Aufgabe => Führe den Text über die Kaaba und die Wallfahrt nach Mekka nach seinem letzten Satz weiter.

Vorliegender Text =>
|---|

Die Kaaba, ein gewaltiges würfelförmiges Steingebäude, das mit schweren schwarzen Tüchern verhängt ist, wird in einer islamischen Publikation als Kultstätte beschrieben, „die Gott Abraham und Ismael vor über viertausend Jahren zu bauen gebot“.b Der Islam (der von dem Propheten Muḥammad im siebten Jahrhundert u. Z. ins Leben gerufen wurde) beansprucht also eine Verbindung zu Abraham, dem Urvater des Judaismus und des Christentums. Es handelt sich somit um eine der drei großen monotheistischen Religionen.
Die eigentliche Kaaba befindet sich inmitten eines großen offenen Platzes, der zur Moschee von Mekka gehört. Bei der jährlichen Wallfahrt (Hadsch) strömen über eine Million Muslime dorthin, um zu beten und siebenmal um die Kaaba zu schreiten. Jeder Muslim, der körperlich dazu in der Lage ist, betrachtet es als seine Pflicht, diese Reise wenigstens einmal in seinem Leben zu machen. Die Ausstellung zeigte auch ein Modell der großen Moschee von Medina (arabisch: al-Madīnah), der Grabstätte Muḥammads.

|---|

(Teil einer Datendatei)
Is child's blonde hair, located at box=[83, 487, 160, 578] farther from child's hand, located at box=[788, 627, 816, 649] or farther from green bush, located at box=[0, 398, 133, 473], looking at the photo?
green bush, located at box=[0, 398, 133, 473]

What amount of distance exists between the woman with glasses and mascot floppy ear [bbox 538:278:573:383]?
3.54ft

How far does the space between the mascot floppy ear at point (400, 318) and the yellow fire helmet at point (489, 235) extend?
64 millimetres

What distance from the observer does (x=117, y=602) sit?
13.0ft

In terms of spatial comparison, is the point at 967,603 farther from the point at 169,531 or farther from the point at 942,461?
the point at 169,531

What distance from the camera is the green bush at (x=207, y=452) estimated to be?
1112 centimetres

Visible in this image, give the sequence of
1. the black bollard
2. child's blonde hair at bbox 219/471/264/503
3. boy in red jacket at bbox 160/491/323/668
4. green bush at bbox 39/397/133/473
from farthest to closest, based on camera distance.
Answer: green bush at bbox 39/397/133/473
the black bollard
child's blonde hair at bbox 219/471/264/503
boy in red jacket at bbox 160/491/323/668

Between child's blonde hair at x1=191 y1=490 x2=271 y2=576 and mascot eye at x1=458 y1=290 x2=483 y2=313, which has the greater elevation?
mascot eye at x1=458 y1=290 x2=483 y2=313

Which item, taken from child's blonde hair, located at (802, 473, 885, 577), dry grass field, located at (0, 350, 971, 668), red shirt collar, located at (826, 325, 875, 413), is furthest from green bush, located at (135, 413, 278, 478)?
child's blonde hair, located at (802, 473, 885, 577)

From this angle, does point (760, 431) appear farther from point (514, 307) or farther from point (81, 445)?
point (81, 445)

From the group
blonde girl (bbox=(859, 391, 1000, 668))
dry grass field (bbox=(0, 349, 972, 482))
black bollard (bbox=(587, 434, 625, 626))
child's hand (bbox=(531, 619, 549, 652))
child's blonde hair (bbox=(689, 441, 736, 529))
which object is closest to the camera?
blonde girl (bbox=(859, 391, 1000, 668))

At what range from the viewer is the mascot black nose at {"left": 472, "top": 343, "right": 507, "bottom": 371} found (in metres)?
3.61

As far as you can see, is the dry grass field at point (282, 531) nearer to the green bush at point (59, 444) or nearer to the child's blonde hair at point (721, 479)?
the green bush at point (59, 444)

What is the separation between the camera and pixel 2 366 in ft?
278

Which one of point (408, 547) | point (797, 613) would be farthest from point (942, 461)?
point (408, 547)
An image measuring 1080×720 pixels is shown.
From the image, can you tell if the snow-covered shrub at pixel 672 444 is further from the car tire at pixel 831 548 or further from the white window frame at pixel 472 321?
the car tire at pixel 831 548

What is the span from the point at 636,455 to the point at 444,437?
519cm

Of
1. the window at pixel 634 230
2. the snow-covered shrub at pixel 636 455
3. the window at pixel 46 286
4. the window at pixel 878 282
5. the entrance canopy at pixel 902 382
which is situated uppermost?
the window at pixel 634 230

|---|

Antwort =>
Besonders interessant waren die schweren verzierten Türen der Kaaba, die ausgestellt waren. Normalerweise bekommen nur Muslime die Türen zu sehen, da nur ihnen der Zutritt zu der Moschee von Mekka gewährt wird. Ich konnte kaum glauben, daß es sich um Originale handelte, bis man mir erklärte, daß diese Türen von 1942 bis 1982 in Gebrauch waren, worauf sie durch neue ersetzt wurden. Sie bestehen aus Gold und Silber und sind mit Goldplatten geschmückt, auf denen Verse aus dem Koran in Arabisch stehen. In der Nähe hing von einer Wand ein schwerer schwarzer, mit Koranzitaten in Gold bestickter Vorhang (kiswah) herunter, wie man ihn für die Kaaba gebraucht.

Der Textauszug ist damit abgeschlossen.